The aim of this study was to investigate the effect of Withania somnifera (WS) extract, withanolide A (WA), and carbamazepine (CBZ) on cerebellar AMPA receptor function in pilocarpine-induced temporal lobe epilepsy (TLE). In the present study, motor learning deficit was studied by rotarod test, grid walk test, and narrow beam test. Motor learning was significantly impaired in rats with epilepsy. The treatment with WS and WA significantly reversed the motor learning deficit in rats with epilepsy when compared with control rats.
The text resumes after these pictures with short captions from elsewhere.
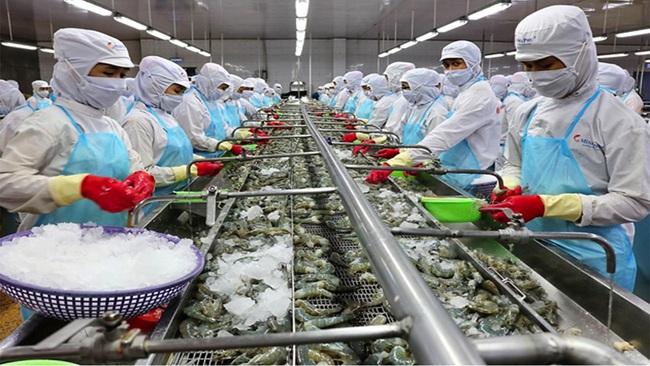 'Vua tôm' Minh Phú: Đang thiếu hụt tôm nguyên liệu gay gắt, nhà máy của tôi ở Hậu Giang chỉ hoạt động 50% công suất - Ảnh 2.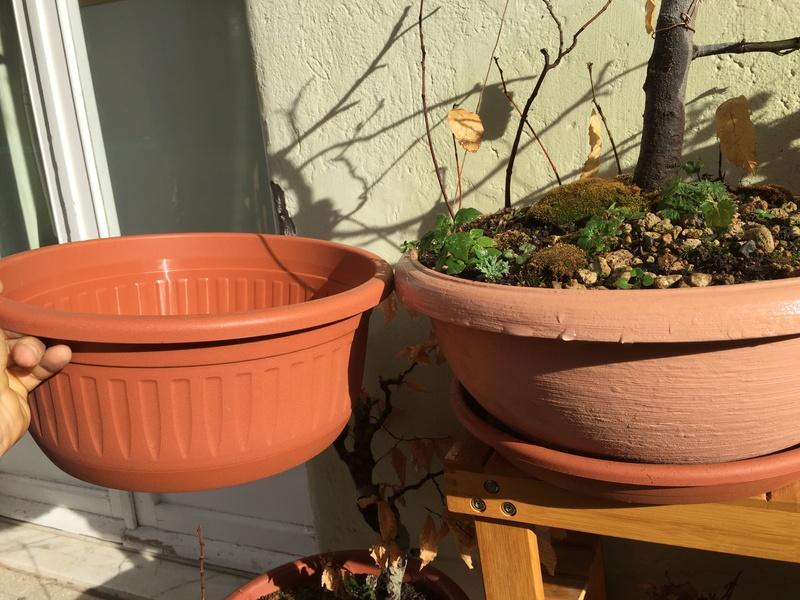 castagno in ciotola quale vaso questa primavera? Img_1710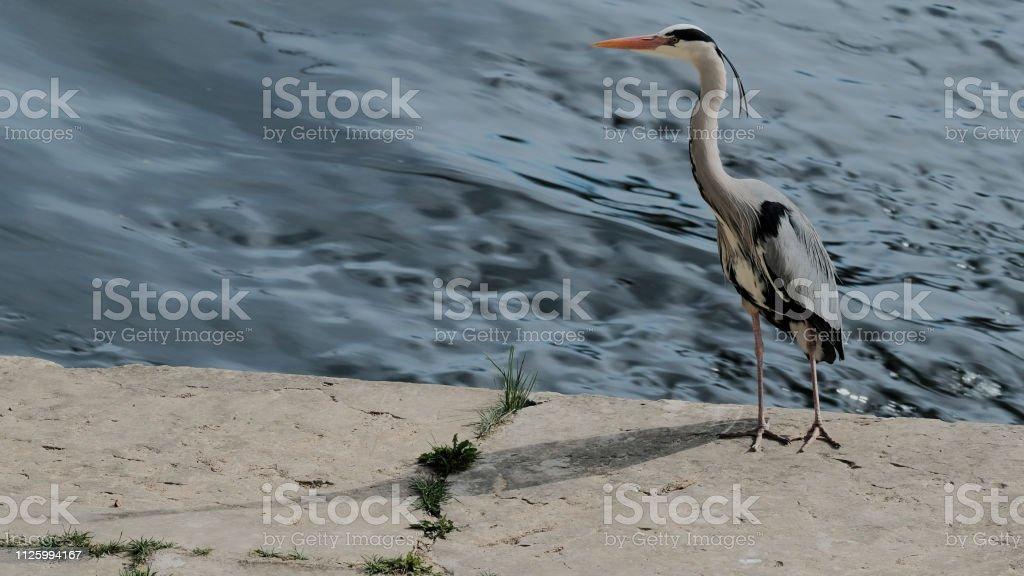 Oiseaux - Photo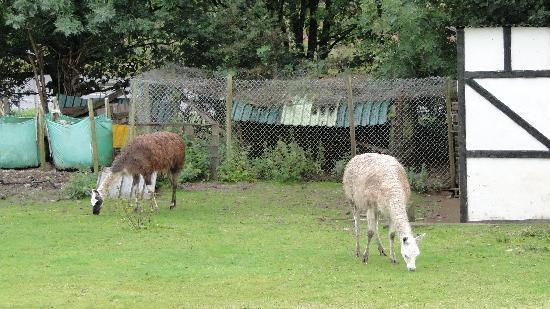 Old Mill Farmhouse: The Llamas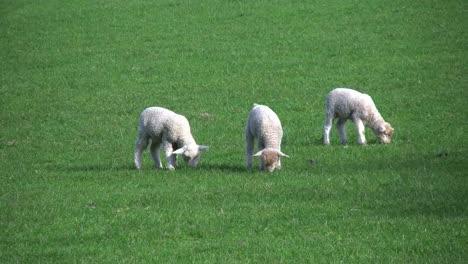 New-Zealand-Three-Lambs-Grazing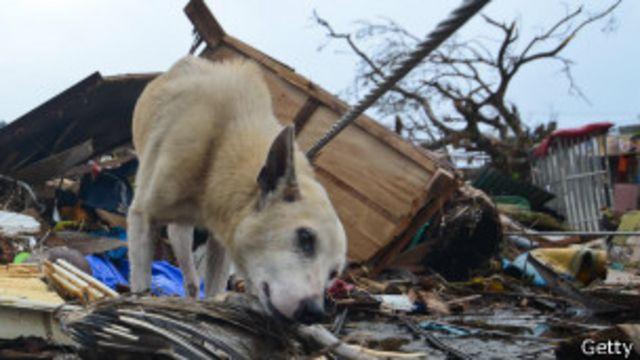Perro en Filipinas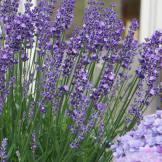 Lavendula Big Time Blue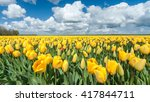 Yellow Tulip Field In The...
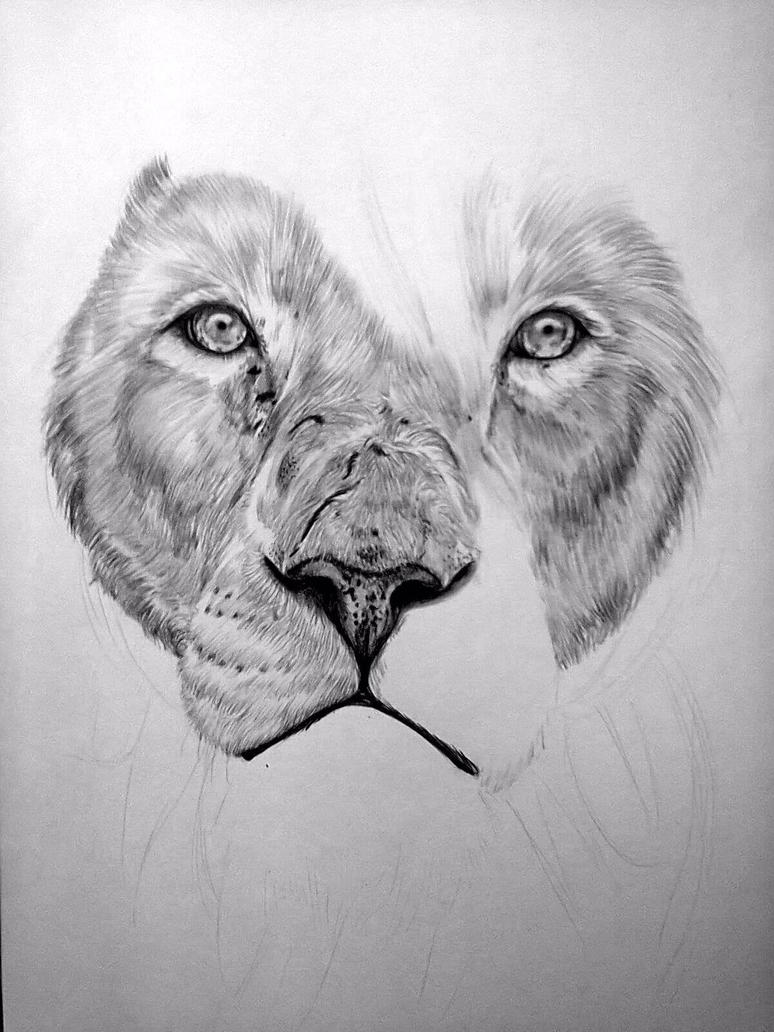 Cool Drawings Of Lions | www.imgkid.com - The Image Kid ...
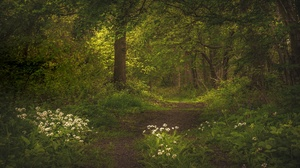 Flower Forest Greenery Path 3840x2160 Wallpaper
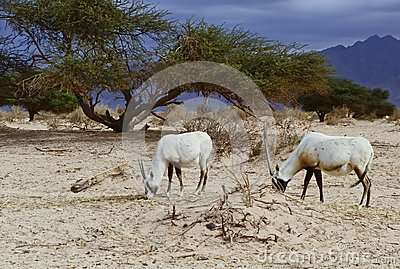 Antelope Oryx in Hai Bar, Israel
There was an increase in glutamate content and IP3 content observed in rats with epilepsy which was reversed in WS- and WA-treated rats with epilepsy. alpha-amino-3-hydroxy-5-methylisoxazole-4-propionic acid (AMPA) receptor dysfunction was analyzed using radiolabeled AMPA receptor binding assay, AMPA receptor mRNA expression, and immunohistochemistry using anti-AMPA receptor antibody. Our results suggest that there was a decrease in Bmax, mRNA expression, and AMPA receptor expression indicating AMPA receptor dysfunction, which is suggested to have contributed to the motor learning deficit observed in rats with epilepsy. Moreover, treatment with WS and WA resulted in physiological expression of AMPA receptors. There was also alteration in GAD and GLAST expression which supplemented the increase in extracellular glutamate. The treatment with WS and WA reversed the GAD and GLAST expression. These findings suggest that WS and WA regulate AMPA receptor function in the cerebellum of rats with TLE, which has therapeutic application in epilepsy.

PMID:
23602240
DOI:
10.1016/j.yebeh.2013.01.007
[Indexed for MEDLINE]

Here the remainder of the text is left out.